National Park Services (‘NPS’) closed Death Valley National Park, including State Road 190, due to impacts from Hurricane Hilary. NPS is urging people to stay at home and seek shelter. Please do not try to visit Death Valley National Park. The reopening date is pending further assessment.
A flood watch was issued on August 20 at 2:00 p.m. and will remain in effect until August 22 5:00 a.m. The flood watch affects a portion of southeast California, including Death Valley National Park, Eastern Sierra Slopes, Owens Valley and White Mountains of Inyo County.
Excessive runoff may result in flooding of rivers, creeks, streams, and other low-lying and flood-prone locations. Flooding may occur in poor drainage and urban areas. Area creeks and streams are running high and could flood with more heavy rain. Outdoor recreation will be very dangerous this weekend across Inyo County and is strongly ill-advised in Death Valley National Park.

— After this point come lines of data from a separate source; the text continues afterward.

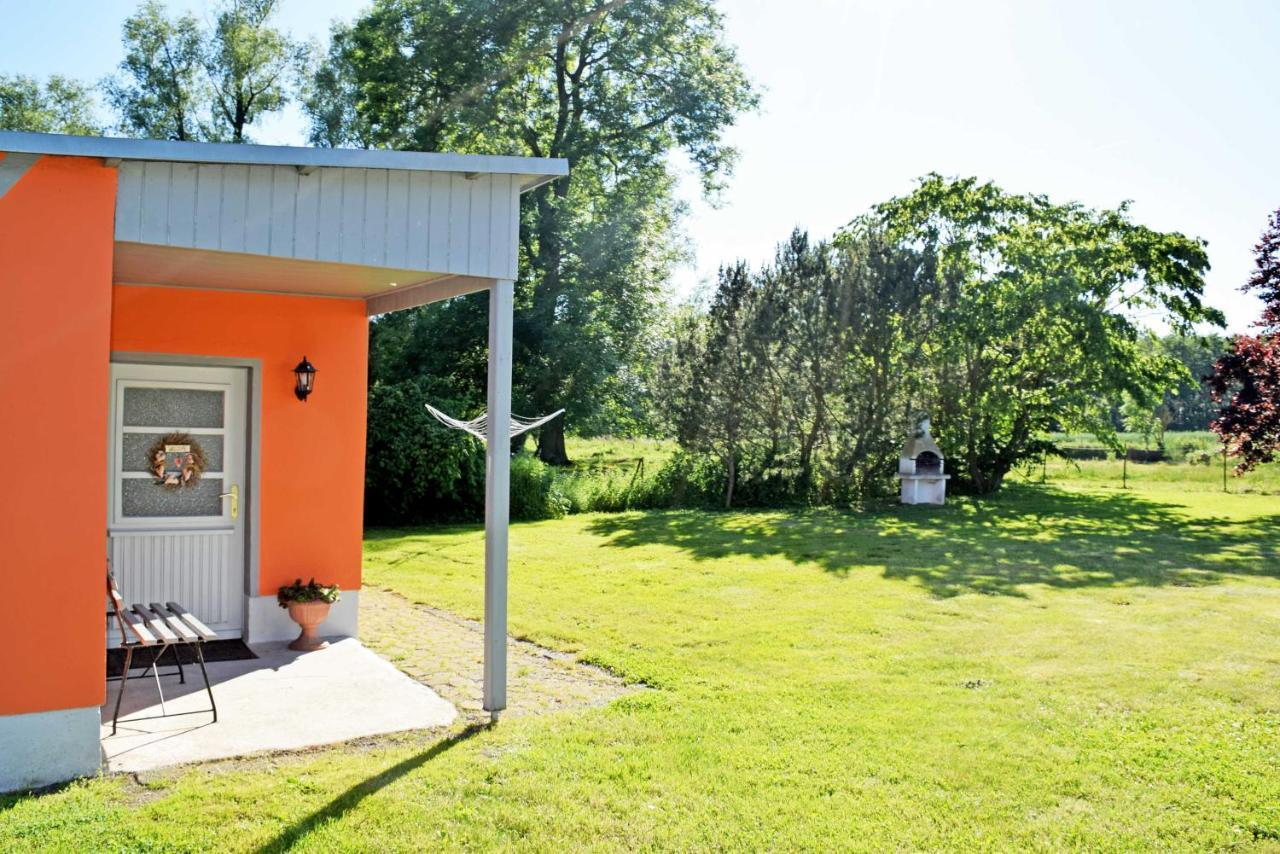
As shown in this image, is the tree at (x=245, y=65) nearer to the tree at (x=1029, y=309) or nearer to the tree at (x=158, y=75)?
the tree at (x=158, y=75)

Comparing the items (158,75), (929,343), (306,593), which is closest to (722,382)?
(929,343)

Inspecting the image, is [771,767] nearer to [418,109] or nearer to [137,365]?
[137,365]

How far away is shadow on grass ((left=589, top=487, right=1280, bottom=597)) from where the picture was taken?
10906mm

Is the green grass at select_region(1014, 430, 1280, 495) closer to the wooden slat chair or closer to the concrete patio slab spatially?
the concrete patio slab

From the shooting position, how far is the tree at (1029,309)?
783 inches

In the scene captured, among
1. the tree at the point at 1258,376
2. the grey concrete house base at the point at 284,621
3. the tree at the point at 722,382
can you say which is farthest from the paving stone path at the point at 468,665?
the tree at the point at 1258,376

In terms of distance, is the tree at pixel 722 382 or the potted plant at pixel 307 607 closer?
the potted plant at pixel 307 607

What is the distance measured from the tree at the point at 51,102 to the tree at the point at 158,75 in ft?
4.10

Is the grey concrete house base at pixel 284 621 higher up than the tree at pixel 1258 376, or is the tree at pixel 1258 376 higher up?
the tree at pixel 1258 376

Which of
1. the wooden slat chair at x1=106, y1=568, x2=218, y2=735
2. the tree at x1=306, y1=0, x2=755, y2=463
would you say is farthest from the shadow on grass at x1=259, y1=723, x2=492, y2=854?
the tree at x1=306, y1=0, x2=755, y2=463

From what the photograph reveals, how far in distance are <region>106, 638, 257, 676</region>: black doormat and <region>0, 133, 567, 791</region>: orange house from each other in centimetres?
21

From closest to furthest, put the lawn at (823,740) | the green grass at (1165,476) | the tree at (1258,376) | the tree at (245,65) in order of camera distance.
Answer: the lawn at (823,740)
the tree at (1258,376)
the green grass at (1165,476)
the tree at (245,65)

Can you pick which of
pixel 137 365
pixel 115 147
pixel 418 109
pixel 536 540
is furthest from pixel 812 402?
pixel 115 147

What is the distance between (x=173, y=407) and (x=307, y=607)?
1.79 m
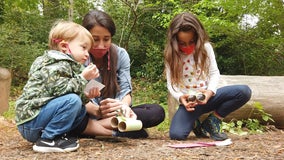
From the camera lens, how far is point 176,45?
335 centimetres

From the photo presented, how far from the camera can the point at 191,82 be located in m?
3.46

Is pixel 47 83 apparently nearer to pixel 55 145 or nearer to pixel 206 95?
pixel 55 145

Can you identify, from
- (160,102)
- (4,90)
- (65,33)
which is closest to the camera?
(65,33)

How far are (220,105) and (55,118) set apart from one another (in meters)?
1.43

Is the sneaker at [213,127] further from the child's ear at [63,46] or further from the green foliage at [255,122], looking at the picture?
the child's ear at [63,46]

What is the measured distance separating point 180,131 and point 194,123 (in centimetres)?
24

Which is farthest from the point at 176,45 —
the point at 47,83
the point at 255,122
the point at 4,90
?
the point at 4,90

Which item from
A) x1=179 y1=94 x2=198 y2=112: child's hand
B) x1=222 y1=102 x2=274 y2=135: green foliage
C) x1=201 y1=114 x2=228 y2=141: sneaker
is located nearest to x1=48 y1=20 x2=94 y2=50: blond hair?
x1=179 y1=94 x2=198 y2=112: child's hand

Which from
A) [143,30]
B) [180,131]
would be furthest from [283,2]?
[180,131]

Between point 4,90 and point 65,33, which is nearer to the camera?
point 65,33

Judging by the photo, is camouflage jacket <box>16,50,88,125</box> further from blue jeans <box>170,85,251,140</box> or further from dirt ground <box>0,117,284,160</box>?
blue jeans <box>170,85,251,140</box>

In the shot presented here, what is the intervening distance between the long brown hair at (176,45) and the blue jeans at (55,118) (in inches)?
40.9

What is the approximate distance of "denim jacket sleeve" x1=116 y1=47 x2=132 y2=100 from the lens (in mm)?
3303

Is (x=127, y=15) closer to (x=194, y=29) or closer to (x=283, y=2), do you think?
(x=283, y=2)
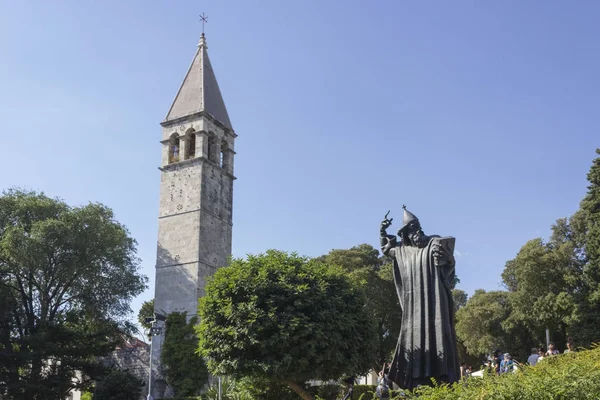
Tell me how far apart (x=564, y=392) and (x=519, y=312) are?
1169 inches

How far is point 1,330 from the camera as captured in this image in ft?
97.7

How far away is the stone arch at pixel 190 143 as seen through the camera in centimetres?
3847

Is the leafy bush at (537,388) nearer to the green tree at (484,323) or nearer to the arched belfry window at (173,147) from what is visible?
the green tree at (484,323)

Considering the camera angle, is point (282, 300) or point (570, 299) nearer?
point (282, 300)

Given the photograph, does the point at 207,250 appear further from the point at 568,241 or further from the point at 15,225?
the point at 568,241

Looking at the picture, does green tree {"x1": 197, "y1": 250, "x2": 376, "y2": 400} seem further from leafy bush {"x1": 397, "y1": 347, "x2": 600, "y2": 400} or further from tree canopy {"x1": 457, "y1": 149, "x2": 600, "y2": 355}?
tree canopy {"x1": 457, "y1": 149, "x2": 600, "y2": 355}

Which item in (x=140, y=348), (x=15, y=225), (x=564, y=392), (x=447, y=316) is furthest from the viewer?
(x=140, y=348)

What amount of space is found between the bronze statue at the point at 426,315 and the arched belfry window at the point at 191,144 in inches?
1104

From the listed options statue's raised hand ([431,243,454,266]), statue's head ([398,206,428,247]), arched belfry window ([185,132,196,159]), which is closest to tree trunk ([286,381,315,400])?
statue's head ([398,206,428,247])

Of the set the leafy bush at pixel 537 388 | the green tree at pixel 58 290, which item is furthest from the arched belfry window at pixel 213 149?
the leafy bush at pixel 537 388

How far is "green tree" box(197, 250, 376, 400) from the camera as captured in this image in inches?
703

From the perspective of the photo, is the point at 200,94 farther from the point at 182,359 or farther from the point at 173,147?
the point at 182,359

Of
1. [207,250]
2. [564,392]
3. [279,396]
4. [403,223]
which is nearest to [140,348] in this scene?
[207,250]

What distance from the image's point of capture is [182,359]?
32562mm
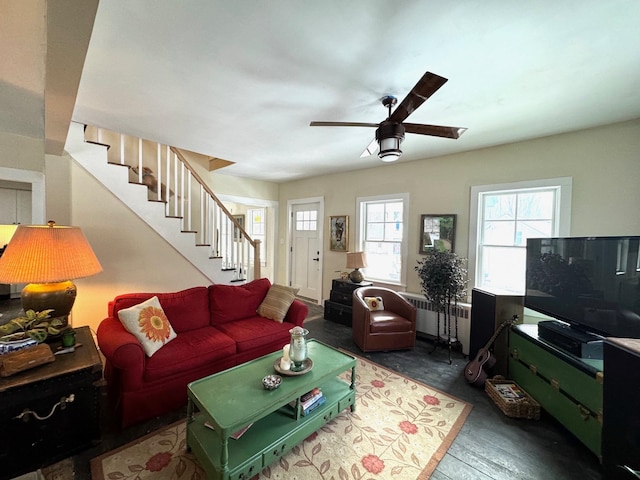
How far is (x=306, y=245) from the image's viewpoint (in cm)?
532

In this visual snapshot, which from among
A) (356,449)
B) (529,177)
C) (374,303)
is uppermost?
(529,177)

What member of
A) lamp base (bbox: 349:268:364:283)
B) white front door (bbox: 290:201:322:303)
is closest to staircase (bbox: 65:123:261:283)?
white front door (bbox: 290:201:322:303)

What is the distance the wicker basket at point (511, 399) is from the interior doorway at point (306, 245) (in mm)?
3138

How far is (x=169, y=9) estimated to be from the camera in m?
1.27

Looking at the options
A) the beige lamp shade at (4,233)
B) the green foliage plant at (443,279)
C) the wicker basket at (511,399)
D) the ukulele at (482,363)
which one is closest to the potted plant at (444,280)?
the green foliage plant at (443,279)

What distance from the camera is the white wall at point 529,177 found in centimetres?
240

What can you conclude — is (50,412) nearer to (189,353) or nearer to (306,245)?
(189,353)

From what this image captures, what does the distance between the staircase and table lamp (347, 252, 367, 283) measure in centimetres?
148

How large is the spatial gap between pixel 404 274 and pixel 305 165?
232 cm

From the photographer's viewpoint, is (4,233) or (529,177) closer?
(4,233)

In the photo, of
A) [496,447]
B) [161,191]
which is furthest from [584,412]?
[161,191]

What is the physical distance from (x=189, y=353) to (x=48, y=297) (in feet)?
3.42

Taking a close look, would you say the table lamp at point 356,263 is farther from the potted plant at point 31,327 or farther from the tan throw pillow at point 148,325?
the potted plant at point 31,327

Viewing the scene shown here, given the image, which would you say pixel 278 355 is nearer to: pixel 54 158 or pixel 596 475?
pixel 596 475
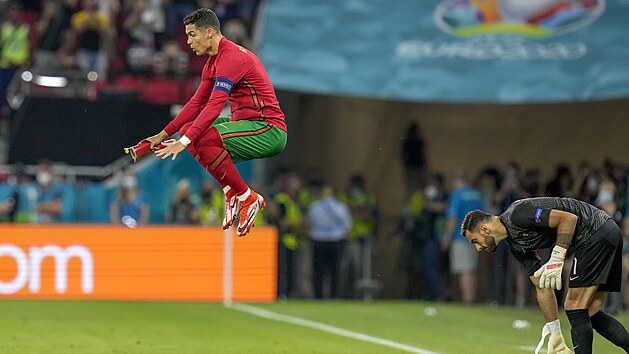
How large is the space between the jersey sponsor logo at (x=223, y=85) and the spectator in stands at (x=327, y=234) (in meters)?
11.1

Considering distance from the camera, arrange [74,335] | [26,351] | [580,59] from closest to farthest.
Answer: [26,351], [74,335], [580,59]

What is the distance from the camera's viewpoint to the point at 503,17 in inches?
821

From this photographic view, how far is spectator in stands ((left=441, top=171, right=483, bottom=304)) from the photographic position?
21.5 meters

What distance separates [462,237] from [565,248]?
11644mm

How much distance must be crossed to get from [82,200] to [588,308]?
1304 cm

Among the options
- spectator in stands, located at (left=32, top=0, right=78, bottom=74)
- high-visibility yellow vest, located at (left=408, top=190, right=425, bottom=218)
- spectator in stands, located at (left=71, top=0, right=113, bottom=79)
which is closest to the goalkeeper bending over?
high-visibility yellow vest, located at (left=408, top=190, right=425, bottom=218)

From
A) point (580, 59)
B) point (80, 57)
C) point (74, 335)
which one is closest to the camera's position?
point (74, 335)

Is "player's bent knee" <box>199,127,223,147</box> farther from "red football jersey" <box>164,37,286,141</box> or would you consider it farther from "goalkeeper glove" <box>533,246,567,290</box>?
"goalkeeper glove" <box>533,246,567,290</box>

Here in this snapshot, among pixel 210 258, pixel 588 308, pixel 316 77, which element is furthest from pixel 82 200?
pixel 588 308

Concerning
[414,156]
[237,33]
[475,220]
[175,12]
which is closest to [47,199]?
[237,33]

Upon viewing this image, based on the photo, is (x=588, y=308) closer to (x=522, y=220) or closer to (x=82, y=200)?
(x=522, y=220)

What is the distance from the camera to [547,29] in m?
20.6

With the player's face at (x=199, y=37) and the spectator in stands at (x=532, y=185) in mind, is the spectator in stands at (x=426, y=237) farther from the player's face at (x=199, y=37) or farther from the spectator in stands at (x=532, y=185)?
the player's face at (x=199, y=37)

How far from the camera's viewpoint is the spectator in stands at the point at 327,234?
73.3ft
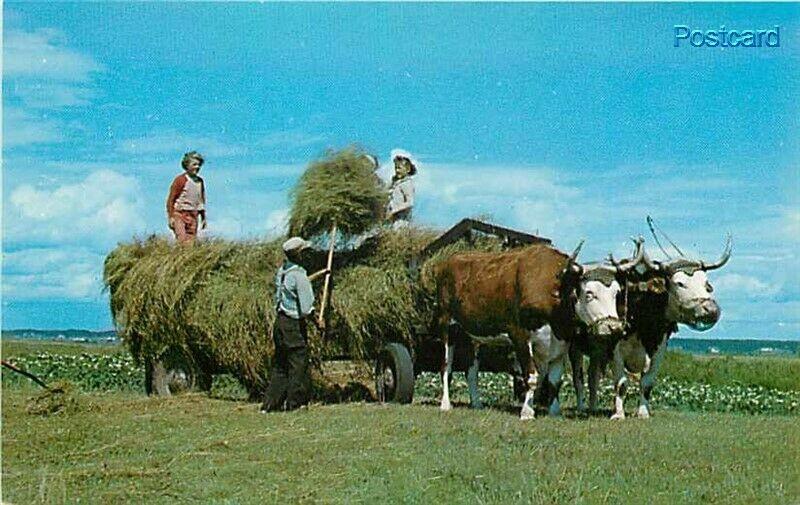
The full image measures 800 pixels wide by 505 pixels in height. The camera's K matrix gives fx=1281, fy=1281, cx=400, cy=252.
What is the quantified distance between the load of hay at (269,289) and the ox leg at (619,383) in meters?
1.69

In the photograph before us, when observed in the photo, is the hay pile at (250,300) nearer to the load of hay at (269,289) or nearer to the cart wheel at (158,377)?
the load of hay at (269,289)

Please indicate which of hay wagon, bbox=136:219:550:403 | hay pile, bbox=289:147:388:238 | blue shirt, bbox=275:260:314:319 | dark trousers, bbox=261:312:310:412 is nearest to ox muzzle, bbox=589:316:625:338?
hay wagon, bbox=136:219:550:403

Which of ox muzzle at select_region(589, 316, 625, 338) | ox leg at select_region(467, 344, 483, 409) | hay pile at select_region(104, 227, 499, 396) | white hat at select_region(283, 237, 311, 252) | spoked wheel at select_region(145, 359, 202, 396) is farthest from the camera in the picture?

NPS urges people to monitor forecasts and be prepared to take action should Flash Flood Warnings be issued. Outdoor recreation is strongly discouraged during this time. 2.5 million people are currently residing in the high-risk zone.
Death Valley could see rainfalls of up to 3.5 inches by Tuesday — to put this in perspective, Death Valley’s wettest year on record saw 4.73 inches of rain.